Your goal ▸
Transcribe the translated letter below word for word, starting at "It would be" and ending at "of the infinite.".
------ Extracted text
Thaw Collection, given in honor of Charles E. Pierce, Jr., 2007

MA 6441.11
Translation: 

It would be a treat for me to spend a morning with you in the Dutch gallery. All that is barely
describable. But in front of the paintings I could show you marvels and miracles that are the reason
that, for me, the primitives really don't have my admiration first and foremost and most directly.

But there you are; I'm so far from eccentric. A Greek statue, a peasant by Millet, a Dutch portrait, a
nude woman by Courbet or Degas, these calm and modeled perfections are the reason that many other
things, the primitives as well as the Japanese, seem to me . . . like WRITING WITH A PEN; they interest me
infinitely . . . but something complete, a perfection, makes the infinite tangible to us.

And to enjoy such a thing is like coitus, the moment of the infinite.
------------
------ Provided data
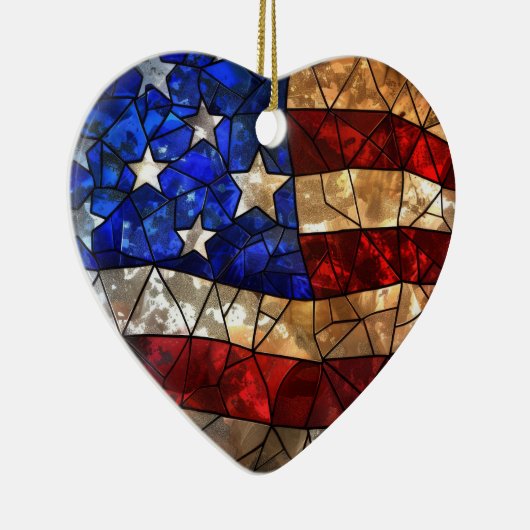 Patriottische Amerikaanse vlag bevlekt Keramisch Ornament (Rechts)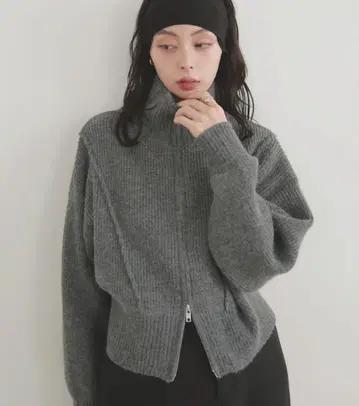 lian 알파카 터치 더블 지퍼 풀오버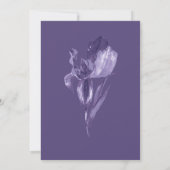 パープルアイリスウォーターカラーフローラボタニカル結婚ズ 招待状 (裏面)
------------
------ Provided data
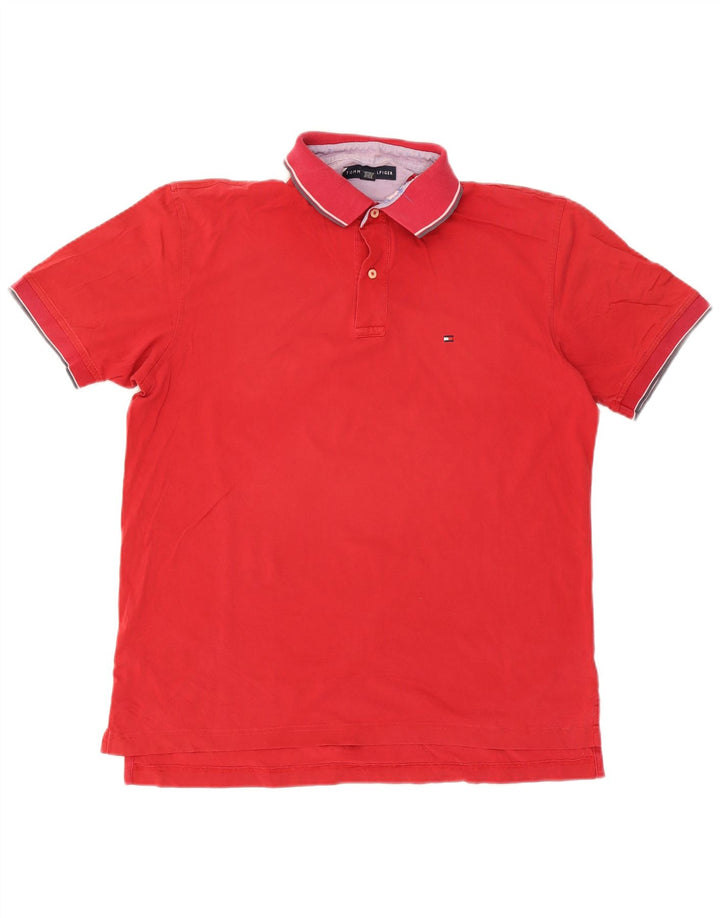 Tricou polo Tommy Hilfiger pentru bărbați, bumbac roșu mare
------------
Solved problem ▸
It would be a treat for me to spend a morning with you in the Dutch gallery. All that is barely
describable. But in front of the paintings I could show you marvels and miracles that are the reason
that, for me, the primitives really don't have my admiration first and foremost and most directly.

But there you are; I'm so far from eccentric. A Greek statue, a peasant by Millet, a Dutch portrait, a
nude woman by Courbet or Degas, these calm and modeled perfections are the reason that many other
things, the primitives as well as the Japanese, seem to me . . . like WRITING WITH A PEN; they interest me
infinitely . . . but something complete, a perfection, makes the infinite tangible to us.

And to enjoy such a thing is like coitus, the moment of the infinite.